[QUOTED TEXT]

High Performance Git

Section IV ยท Large-Repo Operations, Transport, and Scale

Chapter 12

Partial Clone and Promisor Remotes

Pencil sketch of a lighthouse rising from a rocky point above rough water.

Sparse-checkout narrows the local checkout. Partial clone narrows the object data Git downloads in the first place.

Those two ideas fit neatly together because they solve different costs. One reduces materialization. The other reduces transfer.

Treat partial clone as partial object transfer, separate from shallow clone's way of shortening visible history.


Partial Clone, Shallow Clone, and Promisor Remotes

Shallow clone shortens how much history you have locally. Partial clone keeps the history model intact while deferring some object payloads.

Many large-repository users want full commit reachability, normal merge-base behavior, and a complete sense of the graph, while still avoiding the cost of downloading every historical blob up front.

So the mental split is:

They may both make a clone smaller, but they do so in very different ways.

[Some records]

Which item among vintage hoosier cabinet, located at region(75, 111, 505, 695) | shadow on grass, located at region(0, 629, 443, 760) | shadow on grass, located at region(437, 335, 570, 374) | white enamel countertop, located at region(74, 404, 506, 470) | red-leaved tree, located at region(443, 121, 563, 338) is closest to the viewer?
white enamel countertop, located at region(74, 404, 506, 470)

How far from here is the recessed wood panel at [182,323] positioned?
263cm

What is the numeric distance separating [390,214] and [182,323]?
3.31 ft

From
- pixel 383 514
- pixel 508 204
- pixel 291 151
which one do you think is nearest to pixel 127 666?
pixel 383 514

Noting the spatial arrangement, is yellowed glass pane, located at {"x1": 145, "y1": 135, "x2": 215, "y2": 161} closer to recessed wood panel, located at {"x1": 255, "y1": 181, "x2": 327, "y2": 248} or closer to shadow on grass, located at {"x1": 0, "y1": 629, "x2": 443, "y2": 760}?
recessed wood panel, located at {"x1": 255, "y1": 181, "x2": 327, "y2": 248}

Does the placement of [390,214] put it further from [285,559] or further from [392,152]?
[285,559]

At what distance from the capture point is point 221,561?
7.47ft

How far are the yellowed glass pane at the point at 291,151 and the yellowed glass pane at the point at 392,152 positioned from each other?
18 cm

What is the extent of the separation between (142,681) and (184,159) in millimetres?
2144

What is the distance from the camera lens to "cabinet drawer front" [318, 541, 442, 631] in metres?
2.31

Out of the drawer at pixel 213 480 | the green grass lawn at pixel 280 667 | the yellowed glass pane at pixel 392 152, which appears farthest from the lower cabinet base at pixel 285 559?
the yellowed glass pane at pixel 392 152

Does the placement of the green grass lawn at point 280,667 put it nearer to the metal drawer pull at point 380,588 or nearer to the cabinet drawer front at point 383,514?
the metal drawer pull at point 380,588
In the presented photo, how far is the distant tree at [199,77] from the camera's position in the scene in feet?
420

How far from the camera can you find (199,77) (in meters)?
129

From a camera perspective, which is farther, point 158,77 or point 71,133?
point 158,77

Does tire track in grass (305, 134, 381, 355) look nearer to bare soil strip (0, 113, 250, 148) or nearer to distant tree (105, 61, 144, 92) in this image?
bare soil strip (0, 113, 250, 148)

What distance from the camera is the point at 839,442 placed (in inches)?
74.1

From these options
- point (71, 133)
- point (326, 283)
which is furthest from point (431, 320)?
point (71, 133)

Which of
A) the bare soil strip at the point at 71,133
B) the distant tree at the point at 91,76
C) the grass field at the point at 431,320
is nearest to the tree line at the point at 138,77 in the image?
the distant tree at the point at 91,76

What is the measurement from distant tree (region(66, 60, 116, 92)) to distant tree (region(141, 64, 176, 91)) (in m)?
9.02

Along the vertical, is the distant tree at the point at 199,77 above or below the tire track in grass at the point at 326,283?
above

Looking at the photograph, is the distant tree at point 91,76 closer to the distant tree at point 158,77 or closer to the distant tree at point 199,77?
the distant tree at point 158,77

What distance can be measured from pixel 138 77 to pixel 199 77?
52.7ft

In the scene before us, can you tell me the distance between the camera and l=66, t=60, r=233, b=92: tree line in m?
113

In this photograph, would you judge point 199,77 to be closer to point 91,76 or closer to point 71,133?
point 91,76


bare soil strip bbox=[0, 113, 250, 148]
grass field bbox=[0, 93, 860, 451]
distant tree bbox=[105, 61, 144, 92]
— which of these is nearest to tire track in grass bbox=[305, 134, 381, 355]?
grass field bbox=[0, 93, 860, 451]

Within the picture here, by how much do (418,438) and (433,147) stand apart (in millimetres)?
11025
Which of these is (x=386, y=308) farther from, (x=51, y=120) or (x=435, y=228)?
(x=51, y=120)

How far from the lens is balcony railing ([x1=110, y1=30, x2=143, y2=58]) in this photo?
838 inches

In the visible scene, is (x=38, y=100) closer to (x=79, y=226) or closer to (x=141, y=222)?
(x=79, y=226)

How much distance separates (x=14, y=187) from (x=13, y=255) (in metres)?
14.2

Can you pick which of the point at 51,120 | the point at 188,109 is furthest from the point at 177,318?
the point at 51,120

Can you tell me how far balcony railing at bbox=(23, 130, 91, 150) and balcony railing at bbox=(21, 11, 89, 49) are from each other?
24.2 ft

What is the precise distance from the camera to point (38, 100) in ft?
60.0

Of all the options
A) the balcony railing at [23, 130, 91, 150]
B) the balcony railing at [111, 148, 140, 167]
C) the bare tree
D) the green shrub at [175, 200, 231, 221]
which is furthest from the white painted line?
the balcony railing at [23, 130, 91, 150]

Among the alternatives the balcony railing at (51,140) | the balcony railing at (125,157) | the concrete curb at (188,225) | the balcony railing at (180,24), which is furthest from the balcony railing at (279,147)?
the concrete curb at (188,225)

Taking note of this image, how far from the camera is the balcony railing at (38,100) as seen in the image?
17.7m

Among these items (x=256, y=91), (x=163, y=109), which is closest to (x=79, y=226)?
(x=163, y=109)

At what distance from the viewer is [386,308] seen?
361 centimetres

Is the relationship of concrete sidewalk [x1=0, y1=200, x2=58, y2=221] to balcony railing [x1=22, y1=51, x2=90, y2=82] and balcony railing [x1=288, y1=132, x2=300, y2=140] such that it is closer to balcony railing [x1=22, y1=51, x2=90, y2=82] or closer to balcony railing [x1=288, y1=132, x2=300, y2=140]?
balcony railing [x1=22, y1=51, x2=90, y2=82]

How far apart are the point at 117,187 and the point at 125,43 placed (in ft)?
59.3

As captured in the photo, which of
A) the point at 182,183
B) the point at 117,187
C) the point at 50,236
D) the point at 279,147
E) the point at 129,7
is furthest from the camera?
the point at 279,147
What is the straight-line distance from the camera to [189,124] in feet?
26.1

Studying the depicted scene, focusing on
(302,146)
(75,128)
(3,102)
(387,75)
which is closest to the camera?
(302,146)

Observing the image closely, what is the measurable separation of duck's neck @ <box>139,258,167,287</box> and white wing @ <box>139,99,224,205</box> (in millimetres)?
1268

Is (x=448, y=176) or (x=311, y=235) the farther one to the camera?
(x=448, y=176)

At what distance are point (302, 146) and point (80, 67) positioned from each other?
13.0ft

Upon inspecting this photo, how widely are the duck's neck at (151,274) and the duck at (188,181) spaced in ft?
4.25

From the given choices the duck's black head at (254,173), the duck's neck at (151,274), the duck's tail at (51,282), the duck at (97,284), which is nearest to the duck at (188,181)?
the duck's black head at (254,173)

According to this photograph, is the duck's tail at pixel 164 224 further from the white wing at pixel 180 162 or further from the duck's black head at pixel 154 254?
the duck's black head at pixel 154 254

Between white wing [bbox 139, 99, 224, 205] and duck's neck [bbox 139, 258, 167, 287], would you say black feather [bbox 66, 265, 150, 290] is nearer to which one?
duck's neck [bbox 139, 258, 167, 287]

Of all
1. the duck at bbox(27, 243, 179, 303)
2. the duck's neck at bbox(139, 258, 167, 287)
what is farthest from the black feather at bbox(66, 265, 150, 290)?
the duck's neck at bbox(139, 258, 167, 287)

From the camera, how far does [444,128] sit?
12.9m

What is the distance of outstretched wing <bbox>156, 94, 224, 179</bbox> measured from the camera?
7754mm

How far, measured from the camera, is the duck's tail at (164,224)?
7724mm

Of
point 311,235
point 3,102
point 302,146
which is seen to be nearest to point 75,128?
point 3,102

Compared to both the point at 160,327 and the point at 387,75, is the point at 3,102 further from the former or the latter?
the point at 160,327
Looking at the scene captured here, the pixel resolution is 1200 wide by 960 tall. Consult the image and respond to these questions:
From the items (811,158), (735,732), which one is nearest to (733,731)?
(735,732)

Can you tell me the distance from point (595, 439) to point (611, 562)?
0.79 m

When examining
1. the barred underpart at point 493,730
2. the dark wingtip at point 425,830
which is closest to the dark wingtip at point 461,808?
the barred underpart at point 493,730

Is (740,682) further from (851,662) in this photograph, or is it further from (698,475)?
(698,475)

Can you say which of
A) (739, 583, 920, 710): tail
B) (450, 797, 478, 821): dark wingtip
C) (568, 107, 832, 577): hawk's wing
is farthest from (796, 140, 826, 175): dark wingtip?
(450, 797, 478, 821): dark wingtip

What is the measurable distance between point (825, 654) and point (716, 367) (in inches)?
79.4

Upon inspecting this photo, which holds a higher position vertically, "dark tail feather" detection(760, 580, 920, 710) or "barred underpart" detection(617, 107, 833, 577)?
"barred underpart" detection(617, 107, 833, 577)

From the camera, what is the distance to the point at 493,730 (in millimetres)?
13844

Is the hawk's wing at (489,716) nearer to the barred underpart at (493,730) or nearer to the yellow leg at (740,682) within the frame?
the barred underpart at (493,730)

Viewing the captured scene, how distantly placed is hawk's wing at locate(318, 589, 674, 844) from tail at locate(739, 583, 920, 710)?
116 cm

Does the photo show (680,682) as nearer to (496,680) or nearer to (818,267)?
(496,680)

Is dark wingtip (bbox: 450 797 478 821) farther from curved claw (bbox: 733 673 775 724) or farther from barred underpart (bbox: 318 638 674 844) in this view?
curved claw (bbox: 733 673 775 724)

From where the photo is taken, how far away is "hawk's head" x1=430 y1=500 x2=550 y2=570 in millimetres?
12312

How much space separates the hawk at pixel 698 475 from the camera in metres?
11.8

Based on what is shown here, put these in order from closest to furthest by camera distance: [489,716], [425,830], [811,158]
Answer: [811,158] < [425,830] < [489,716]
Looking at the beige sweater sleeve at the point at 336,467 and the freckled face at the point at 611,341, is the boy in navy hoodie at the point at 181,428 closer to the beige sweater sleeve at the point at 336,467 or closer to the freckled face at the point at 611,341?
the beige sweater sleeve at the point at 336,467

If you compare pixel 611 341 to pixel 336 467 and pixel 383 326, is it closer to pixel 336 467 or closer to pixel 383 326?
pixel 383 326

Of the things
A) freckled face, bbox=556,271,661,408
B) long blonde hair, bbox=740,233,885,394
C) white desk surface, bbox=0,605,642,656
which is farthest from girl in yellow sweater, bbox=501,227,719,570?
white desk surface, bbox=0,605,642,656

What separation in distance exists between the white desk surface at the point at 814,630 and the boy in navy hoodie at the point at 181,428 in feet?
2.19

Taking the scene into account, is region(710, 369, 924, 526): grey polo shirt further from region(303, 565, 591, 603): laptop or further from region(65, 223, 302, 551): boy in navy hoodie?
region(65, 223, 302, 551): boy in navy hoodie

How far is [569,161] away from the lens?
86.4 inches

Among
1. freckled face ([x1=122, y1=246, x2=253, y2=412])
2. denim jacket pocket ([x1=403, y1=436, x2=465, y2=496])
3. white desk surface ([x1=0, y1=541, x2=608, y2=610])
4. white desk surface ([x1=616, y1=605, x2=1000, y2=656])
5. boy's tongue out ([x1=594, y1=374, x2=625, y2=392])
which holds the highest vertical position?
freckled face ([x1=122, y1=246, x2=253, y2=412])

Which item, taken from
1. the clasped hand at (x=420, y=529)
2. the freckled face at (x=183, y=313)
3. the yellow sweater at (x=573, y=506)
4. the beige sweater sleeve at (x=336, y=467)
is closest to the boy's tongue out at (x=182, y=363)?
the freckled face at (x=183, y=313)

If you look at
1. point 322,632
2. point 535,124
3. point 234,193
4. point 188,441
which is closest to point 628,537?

[WORK REQUIRED]
Answer from the partial clone text:
1. What does sparse-checkout narrow?
2. What does shallow clone shorten?
3. Which chapter number does the text carry?

[RESULT BELOW]
1. The local checkout.
2. How much history you have locally.
3. Chapter 12.